Karol Linetty na zakręcie kariery. Nie zagra w meczu Polska – Walia
Mimo tego jednak selekcjoner reprezentacji Polski znalazł dla niego miejsce w kadrze na czerwcowe spotkania Ligi Narodów. Zrobił to oczywiście na wyrost, lecz w pełni świadomie, bo spotkania Biało-Czerwonych miały być dla piłkarza swoistym oknem wystawowym, dzięki czemu latem tego roku zawodnik mógłby łatwiej znaleźć nowy klub.
I właśnie w tym kontekście może dość mocno dziwić fakt, że ostatecznie Linetty nie znalazł się w kadrze Polski na spotkanie z Walią. To mocno nie spodobało się między innymi Marcinowi Żewłakowowi, który w ironiczny sposób skomentował decyzję trenera Biało-Czerwonych.
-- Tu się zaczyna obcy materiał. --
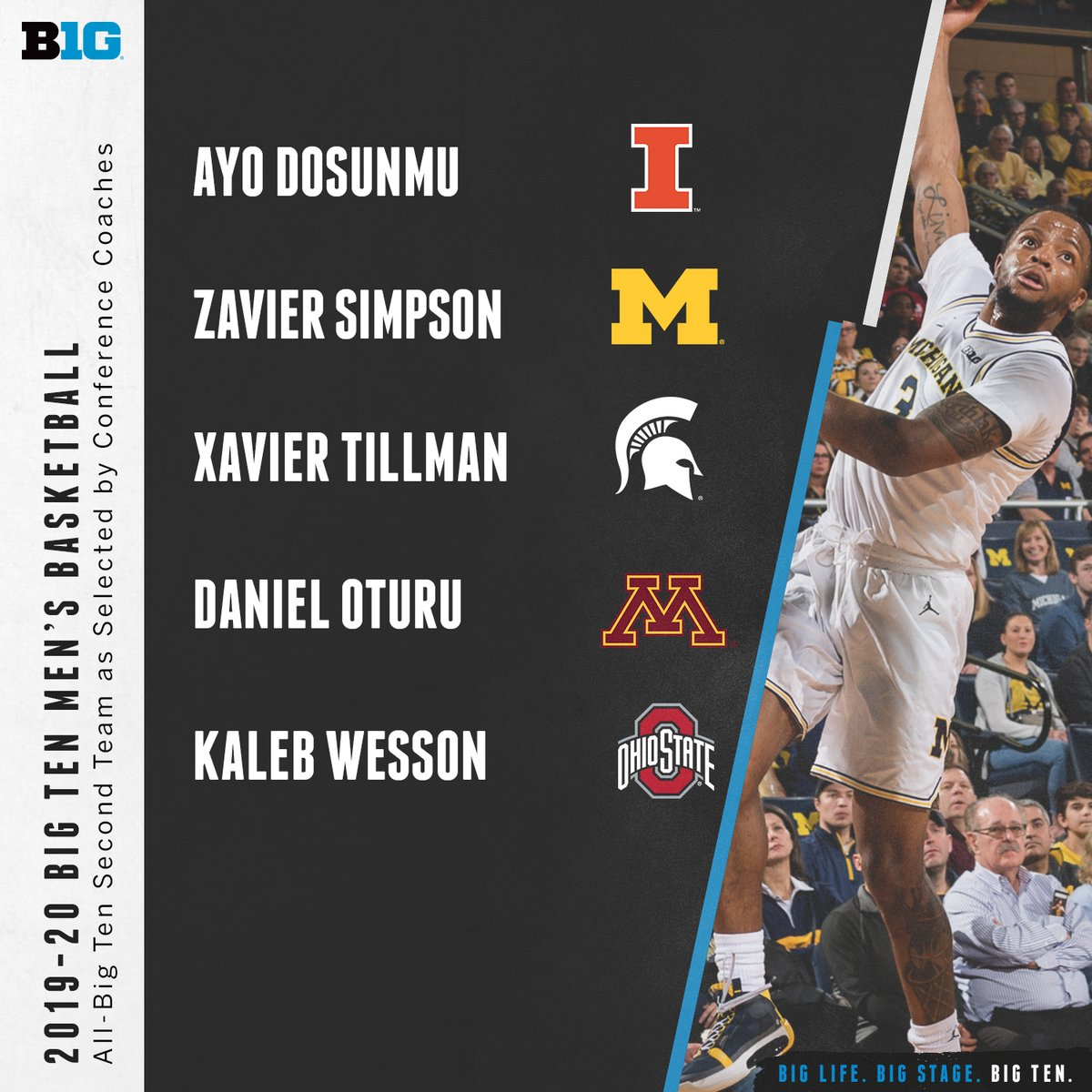 The 2019-20 Big Ten Men's Basketball All-Big Ten Second Team as selected by conference coaches and media. #B1GMBBall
Liga Narodów 2022. Marcin Żewłakow nie rozumie decyzji Czesława Michniewicza
– Słyszałem taką informację, podobno od trenera Michniewicza, że Karol Linetty przyjechał na zgrupowanie po to, aby pomóc mu w ewentualnym transferze. Teraz widzimy, iż znalazł się poza kadrą na mecz z Walią. Zastanawiam się, czy to jest pomaganie przy transferze, jeśli ma posiedzieć sobie w hotelu z innymi reprezentantami? Czy to ma jakkolwiek pomóc mu w zmianie klubu lub poprawieniu własnej sytuacji? – zastanawiał się ekspert i komentator na antenie Kanału Sportowego w programi zapowiadającym mecz Polski z Walią.